To niejedyny przedstawiciel mniejszości białoruskiej, który po roku 1989 zasiadał w polskim parlamencie. Zmarły trzy lata temu były prezes jednej z białostockich spółdzielni mieszkaniowych Sergiusz Plewa był posłem SLD w latach 1993 – 2001 oraz senatorem od 2001 do 2005 r. Z kolei wieloletni prezes Białoruskiego Towarzystwa Społeczno-Kulturalnego Jan Syczewski był posłem od 1997 do 2001 r., kiedy to wypowiadał się przeciwko akcesji Polski do UE. Podczas wizyty w Mińsku wskazywał jako alternatywę rodzaj demokracji zaprowadzanej na Białorusi przez Alaksandra Łukaszenkę. Jednak po raz ostatni, w 2009 r. spróbował swoich sił właśnie w wyborach do Parlamentu Europejskiego – jako kandydat SLD-UP. Bez powodzenia.

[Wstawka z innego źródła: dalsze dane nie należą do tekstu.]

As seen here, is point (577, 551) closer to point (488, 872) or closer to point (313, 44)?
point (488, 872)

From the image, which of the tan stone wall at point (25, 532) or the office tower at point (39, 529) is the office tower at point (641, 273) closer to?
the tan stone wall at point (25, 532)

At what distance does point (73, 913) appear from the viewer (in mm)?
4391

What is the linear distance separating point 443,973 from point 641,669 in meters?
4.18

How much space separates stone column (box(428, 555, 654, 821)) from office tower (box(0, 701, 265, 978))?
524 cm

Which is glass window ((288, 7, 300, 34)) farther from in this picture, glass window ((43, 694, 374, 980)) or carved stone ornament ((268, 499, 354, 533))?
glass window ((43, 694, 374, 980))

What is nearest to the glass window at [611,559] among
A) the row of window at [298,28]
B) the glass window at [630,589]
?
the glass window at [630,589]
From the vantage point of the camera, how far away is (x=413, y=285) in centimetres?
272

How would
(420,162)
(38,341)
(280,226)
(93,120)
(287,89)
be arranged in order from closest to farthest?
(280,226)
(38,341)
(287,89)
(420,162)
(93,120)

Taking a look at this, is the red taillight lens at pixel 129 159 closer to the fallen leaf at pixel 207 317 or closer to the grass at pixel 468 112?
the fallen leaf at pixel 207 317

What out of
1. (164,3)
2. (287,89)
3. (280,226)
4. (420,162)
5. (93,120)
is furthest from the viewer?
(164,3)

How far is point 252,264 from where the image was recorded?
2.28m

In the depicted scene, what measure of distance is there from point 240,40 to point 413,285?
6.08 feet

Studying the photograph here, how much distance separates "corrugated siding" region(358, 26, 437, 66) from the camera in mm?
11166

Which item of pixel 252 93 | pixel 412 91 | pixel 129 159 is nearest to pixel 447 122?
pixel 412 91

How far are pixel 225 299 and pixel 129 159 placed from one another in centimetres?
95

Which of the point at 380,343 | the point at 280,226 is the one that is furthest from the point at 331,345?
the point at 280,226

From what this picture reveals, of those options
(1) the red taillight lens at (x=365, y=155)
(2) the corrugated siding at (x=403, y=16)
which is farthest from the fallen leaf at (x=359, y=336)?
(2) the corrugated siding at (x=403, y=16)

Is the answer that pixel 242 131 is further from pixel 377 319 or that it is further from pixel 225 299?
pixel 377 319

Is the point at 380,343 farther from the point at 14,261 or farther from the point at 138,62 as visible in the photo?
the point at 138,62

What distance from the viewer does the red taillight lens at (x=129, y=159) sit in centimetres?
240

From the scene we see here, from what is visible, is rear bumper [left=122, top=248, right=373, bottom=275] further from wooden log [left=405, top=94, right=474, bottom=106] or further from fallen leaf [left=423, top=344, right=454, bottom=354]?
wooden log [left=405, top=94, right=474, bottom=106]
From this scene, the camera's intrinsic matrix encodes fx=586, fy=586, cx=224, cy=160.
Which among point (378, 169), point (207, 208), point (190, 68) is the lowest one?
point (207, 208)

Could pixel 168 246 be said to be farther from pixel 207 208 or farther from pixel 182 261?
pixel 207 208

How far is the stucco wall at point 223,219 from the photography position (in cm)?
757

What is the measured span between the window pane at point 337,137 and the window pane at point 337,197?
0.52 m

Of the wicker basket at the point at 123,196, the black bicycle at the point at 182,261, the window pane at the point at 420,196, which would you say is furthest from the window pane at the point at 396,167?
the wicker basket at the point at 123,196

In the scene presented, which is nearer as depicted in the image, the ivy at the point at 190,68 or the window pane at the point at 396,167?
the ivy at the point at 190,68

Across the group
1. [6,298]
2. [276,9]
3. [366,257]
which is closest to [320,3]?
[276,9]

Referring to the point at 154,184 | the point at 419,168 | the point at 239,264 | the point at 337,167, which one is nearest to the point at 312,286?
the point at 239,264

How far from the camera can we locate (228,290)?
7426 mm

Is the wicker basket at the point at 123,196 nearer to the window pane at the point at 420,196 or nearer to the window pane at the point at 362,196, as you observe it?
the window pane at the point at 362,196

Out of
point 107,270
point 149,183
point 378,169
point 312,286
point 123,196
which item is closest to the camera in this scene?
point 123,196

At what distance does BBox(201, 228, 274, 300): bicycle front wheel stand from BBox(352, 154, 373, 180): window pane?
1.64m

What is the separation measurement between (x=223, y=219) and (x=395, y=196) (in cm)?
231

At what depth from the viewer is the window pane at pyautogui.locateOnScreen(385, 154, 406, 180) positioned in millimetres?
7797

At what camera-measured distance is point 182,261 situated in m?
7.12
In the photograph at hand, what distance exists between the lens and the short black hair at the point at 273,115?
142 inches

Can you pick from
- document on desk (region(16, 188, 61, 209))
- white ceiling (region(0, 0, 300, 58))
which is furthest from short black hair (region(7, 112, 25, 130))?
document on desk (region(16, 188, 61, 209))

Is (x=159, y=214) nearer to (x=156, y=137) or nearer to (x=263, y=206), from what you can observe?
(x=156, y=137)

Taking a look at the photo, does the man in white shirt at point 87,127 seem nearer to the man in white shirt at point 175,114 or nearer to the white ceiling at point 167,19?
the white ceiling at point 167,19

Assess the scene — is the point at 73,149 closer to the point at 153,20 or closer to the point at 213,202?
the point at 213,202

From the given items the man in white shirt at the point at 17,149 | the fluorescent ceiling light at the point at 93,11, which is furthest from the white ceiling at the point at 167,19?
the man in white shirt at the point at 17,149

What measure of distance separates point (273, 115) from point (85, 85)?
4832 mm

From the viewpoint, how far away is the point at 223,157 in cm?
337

W II Rzeczypospolitej, podczas pierwszych wyborów parlamentarnych do Sejmu wybrano 30 Białorusinów. Połowa z nich utworzyła Klub Białoruski – narodową frakcję parlamentarną. Z sejmowej trybuny występowali m.in. duchowny i historyk Adam Stankiewicz, językoznawca Bronisław Taraszkiewicz (Branisłau Taraszkiewicz), pedagog Szymon Rak-Michajłowski (Symon Rak-Michajłouski) i ekonomista Aleksander Własow (Alaksandr Ułasau).
W 1924 r. w Wilnie zaczęła ukazywać się białoruskojęzyczna gazeta „Syn Biełarusa”, która była nieoficjalnym organem klubu poselskiego. Władze zamknęły ją jeszcze w tym samym roku.
Kolejne wybory – do Sejmu i Senatu II kadencji – odbyły się już po przewrocie majowym. W 1928 roku w polskim parlamencie znalazło się 12 przedstawicieli mniejszości białoruskiej, a po wyborach w 1930 – tylko pięciu.